REQUIRED WORK>
1. In the Chad relief journal, what activities does the writer list while lounging around today? Name every one.
2. In the Chad relief journal, what is the large clay grain-storage pot called?
3. Carry the Chad relief journal forward from its final sentence.

EXTRACT>
========================

Last night, after 2 very short nights, I slept soundly for 12 hours and woke up without a fever as the guys were coming back from church. It would really stink to spend a bunch of my limited time out here being incapacitated so I’m really trying to rest up today and kick this bug before I really dive head-first into the disaster relief work in Chad.
While lounging around today, casually washing out a few bits of clothing, reading and listening to my MP3 player, I started thinking about yesterday with more and more satisfaction. I’m weird and get my thrills in weird, obscure ways.
After visiting various projects, on the way back to town, we passed a hut with a very large, newly-made clay pot on its side. I recognized this as a traditional way people in the Sahel store their grain. They stand it on end, pour their harvested grain into it, then seal the top with mud to keep pests out and moisture in. It is a great system that works so much better than sacks and doesn’t require harmful pesticides. But when people are feeling insecure (like when a disaster is about to happen), they will use sacks so they can run away with them or hide them if they’re attacked. So I was thrilled to see the dabanga, as it is called.
We stopped to chat with the family. Only educated people speak French here, so Nick and I spoke with them through one of the staff who translated for us. In the heat of the day the sun here is really scorching, so women usually collect on mats in small groups in the shade with their smallest children and neighbors to do small hand-tasks until the worst of the heat passes. The men are usually either off in the market or snoozing in their huts. It’s a mellow time, a time for catching up on what’s happening and gain strength for the afternoon and evening chores.
This is the best time to sit and chat with these busy, industrious women. I thank my stars that I’m a woman in this job because I can often sit with them and they’ll be at their ease, telling me all sorts of stuff about how they get on in life that they’d never tell a man. This is critical for knowing what sorts of disaster relief type help they need. It was about 3pm and three women and a couple of small children at this house were still hanging out in the small asylum of shade afforded by a grass platform.

========================

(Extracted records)
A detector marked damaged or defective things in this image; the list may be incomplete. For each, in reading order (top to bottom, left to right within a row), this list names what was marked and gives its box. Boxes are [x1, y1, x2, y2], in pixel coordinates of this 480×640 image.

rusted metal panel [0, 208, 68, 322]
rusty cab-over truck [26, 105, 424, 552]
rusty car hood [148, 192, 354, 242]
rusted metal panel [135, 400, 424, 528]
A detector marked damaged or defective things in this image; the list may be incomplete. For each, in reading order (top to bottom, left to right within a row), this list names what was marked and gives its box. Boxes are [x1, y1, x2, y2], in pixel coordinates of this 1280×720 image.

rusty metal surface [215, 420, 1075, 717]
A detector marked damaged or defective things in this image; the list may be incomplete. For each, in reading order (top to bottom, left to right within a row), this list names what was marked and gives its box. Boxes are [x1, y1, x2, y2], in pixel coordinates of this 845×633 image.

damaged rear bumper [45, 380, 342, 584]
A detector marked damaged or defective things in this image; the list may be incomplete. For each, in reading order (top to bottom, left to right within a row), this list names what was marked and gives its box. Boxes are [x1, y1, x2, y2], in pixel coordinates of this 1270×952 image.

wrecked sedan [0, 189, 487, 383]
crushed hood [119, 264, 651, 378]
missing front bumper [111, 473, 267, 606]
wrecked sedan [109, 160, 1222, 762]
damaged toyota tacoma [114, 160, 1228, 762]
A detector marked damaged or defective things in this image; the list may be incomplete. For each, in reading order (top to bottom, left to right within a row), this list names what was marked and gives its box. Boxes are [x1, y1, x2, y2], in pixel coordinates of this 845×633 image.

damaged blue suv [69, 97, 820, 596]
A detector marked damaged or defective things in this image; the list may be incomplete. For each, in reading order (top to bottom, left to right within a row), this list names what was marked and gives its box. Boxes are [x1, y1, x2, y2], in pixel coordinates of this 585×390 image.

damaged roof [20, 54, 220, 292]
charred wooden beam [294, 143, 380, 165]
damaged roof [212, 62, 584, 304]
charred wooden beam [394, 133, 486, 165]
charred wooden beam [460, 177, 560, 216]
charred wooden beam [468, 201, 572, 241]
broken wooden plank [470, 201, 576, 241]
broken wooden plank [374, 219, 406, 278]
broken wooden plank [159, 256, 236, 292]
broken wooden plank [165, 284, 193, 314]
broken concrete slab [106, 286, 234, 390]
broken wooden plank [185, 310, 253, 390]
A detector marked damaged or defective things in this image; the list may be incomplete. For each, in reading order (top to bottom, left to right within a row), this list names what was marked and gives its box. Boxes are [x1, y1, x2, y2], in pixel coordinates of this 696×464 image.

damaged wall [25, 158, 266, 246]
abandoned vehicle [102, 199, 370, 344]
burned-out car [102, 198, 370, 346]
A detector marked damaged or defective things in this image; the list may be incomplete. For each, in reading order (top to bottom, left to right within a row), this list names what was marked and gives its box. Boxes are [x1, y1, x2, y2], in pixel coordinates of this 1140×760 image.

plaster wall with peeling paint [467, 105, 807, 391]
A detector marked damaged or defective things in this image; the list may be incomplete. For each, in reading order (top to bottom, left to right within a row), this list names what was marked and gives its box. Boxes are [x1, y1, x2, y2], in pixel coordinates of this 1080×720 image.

========================

ANSWERS TO THE PROBLEMS>
1. Washing out a few bits of clothing, reading, and listening to an MP3 player.

2. It is called a dabanga.

3.
By normal standards, this dabanga was a bit smaller than you’d see in a village, and they’d often have several of them as well. This tells me they had a smaller harvest this year than they would have had before the crisis and therefore not nearly enough to carry them through the year – though still a fair amount. But the very fact that they had been able to find land on which to cultivate anything, that they’d had the confidence in the level of security to invest in planting, and that they’d been able to plant enough to warrant a dabanga was all very positive. They said they had come from a village about 50km away but still didn’t feel safe enough to live there full time. Since they were able to get hold of a field nearby, they didn’t risk cultivating their fields in their villages, but they said some others did risk the trip. As we carried on back to town, we noticed quite a few other dabangas around that camp. This was such a positive sign it really made my day even with my descent into the flu.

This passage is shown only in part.